Helvidius No. 1 [August 24, 1793]

2. If we consult for a moment, the nature and operation of the two powers to declare war and make treaties, it will be impossible not to see that they can never fall within a proper definition of executive powers. The natural province of the executive magistrate is to execute laws, as that of the legislature is to make laws. All his acts therefore, properly executive, must presuppose the existence of the laws to be executed. A treaty is not an execution of laws: it does not pre-suppose the existence of laws. It is, on the contrary, to have itself the force of a law, and to be carried into execution, like all other laws, by the executive magistrate.
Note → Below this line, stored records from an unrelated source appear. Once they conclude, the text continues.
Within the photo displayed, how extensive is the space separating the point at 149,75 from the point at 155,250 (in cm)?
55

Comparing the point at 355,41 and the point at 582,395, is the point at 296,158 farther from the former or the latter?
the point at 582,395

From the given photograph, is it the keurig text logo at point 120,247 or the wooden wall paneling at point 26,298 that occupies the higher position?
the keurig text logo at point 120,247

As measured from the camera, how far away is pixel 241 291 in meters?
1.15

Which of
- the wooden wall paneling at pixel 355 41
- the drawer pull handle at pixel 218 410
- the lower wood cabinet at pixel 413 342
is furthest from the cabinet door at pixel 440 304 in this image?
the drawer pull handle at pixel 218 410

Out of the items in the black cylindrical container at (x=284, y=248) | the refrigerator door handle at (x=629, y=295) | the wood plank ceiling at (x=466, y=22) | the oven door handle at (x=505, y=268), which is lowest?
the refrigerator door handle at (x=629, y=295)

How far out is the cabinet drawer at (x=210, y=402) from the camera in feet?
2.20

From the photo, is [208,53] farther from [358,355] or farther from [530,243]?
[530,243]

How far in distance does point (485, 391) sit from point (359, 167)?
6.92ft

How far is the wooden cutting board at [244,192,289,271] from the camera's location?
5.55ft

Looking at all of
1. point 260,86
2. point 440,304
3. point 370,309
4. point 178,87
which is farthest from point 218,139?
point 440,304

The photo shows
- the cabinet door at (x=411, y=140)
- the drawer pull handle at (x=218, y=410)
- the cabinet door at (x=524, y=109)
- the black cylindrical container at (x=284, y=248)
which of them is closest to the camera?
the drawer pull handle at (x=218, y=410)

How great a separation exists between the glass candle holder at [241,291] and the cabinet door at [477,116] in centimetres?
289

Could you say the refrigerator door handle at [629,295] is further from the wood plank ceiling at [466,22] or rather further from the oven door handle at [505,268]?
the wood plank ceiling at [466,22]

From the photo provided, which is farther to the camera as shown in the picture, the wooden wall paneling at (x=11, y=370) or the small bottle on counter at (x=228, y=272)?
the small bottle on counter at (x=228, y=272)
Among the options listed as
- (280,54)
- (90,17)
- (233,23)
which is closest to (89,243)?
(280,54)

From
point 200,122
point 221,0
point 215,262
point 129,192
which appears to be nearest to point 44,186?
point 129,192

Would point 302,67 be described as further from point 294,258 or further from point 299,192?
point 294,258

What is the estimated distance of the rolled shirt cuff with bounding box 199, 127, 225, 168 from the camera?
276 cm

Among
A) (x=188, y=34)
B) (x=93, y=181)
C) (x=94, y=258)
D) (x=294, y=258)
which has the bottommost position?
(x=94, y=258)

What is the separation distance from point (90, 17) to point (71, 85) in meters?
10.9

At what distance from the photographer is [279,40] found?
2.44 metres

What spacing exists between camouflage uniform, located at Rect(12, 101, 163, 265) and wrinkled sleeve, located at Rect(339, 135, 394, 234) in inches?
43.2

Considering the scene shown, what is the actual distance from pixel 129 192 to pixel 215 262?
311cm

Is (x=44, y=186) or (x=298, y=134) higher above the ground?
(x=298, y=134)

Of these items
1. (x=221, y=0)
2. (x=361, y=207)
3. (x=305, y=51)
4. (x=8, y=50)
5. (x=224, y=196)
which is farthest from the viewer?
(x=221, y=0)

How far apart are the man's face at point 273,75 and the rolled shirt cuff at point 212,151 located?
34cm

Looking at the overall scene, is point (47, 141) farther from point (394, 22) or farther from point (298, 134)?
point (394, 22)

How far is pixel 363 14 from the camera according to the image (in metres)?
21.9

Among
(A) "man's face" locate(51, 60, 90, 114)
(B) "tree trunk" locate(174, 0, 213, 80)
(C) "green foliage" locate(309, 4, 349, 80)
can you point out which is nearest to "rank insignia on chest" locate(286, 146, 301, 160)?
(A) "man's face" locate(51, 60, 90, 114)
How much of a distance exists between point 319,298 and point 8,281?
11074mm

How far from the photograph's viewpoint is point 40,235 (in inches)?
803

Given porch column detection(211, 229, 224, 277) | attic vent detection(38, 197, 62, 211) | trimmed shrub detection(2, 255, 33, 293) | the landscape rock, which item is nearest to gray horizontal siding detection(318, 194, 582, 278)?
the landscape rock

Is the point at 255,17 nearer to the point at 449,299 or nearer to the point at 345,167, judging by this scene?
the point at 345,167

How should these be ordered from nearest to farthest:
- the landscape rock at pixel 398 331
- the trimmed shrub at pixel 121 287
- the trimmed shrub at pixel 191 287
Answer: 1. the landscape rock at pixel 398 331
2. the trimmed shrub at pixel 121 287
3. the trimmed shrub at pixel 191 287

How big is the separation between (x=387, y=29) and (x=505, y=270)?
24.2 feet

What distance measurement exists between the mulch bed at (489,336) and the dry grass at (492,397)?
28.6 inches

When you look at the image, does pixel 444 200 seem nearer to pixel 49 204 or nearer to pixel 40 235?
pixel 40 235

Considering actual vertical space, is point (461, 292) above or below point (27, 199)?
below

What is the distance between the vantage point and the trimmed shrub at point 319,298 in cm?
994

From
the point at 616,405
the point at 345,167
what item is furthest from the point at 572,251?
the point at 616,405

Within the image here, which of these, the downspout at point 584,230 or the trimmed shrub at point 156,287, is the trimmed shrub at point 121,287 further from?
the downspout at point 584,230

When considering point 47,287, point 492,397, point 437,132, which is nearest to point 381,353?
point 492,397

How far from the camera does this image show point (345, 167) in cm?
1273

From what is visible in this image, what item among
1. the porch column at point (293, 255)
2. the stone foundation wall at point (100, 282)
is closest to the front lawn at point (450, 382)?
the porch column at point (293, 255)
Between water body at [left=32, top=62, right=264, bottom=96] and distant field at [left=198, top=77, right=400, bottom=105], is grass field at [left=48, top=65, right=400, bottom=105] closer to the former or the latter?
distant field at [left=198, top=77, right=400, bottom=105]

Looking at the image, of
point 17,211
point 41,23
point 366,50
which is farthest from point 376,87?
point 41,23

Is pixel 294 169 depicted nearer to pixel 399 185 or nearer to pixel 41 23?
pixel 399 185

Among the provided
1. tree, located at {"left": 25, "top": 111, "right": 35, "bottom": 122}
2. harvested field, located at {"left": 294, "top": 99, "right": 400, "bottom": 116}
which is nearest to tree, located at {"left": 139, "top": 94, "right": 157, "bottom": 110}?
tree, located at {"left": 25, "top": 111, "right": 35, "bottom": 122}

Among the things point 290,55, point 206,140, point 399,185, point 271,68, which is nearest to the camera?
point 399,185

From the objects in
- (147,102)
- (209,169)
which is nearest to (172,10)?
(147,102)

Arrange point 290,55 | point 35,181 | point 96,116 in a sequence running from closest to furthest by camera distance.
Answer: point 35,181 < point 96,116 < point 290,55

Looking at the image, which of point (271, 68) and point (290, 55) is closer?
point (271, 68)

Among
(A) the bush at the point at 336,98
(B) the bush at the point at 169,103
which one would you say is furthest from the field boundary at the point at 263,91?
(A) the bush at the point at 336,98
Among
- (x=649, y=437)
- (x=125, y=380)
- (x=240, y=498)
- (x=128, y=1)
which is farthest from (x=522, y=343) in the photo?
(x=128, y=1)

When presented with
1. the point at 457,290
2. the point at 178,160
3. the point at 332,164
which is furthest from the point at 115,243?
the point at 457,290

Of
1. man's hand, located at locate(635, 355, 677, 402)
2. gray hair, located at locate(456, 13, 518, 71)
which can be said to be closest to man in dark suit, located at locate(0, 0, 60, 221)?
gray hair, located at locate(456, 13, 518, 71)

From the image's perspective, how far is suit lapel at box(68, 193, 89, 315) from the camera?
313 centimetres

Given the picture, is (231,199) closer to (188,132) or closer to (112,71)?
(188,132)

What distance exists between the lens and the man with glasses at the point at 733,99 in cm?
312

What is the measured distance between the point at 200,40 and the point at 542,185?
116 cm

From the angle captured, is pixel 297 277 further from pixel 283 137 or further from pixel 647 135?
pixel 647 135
To say then that the power of making treaties which are confessedly laws, belongs naturally to the department which is to execute laws, is to say, that the executive department naturally includes a legislative power. In theory, this is an absurdity—in practice a tyranny.

The power to declare war is subject to similar reasoning. A declaration that there shall be war, is not an execution of laws: it does not suppose preexisting laws to be executed: it is not in any respect, an act merely executive. It is, on the contrary, one of the most deliberative acts that can be performed; and when performed, has the effect of repealing all the laws operating in a state of peace, so far as they are inconsistent with a state of war: and of enacting as a rule for the executive, a new code adapted to the relation between the society and its foreign enemy. In like manner a conclusion of peace annuls all the laws peculiar to a state of war, and revives the general laws incident to a state of peace….

3. It remains to be enquired whether there be any thing in the constitution itself which shews that the powers of making war and peace are considered as of an executive nature, and as comprehended within a general grant of executive power….

“The President shall be commander in chief of the army and navy of the United States, and of the militia when called into the actual service of the United States.”

There can be no relation worth examining between this power and the general power of making treaties. And instead of being analogous to the power of declaring war, it affords a striking illustration of the incompatibility of the two powers in the same hands. Those who are to conduct a war cannot in the nature of things, be proper or safe judges, whether a war ought to be commenced, continued, or concluded. They are barred from the latter functions by a great principle in free government, analogous to that which separates the sword from the purse, or the power of executing from the power of enacting laws.

About this Quotation:

When war broke out between France and the monarchies of Europe in April 1792 the new American Republic faced a difficult choice between maintaining its alliance with France which had been of so much help during the American Revolution, and declaring its neutrality. A spirited debate ensued between “Pacificus” (Alexander Hamilton), who believed the President should be able to make or break treaties and declare and wage wars (much like traditional monarchs) without Congressional authorization, and “Helvidius” (James Madison), who argued that precisely because making treaties and declaring wars were “monarchical powers” they had been separated in the American republican constitution of 1787. Madison argued that a declaration of war meant in practice “repealing all the laws operating in a state of peace” and hence grossly overstepped the bounds of the “executive” function, namely “executing” the laws passed by Congress. Furthermore, he raised the “quis custodiet ipsos custodes” argument, i.e. “who will guard us from the guardians”, if those who will wage the war also have the power to decide if and when to declare war.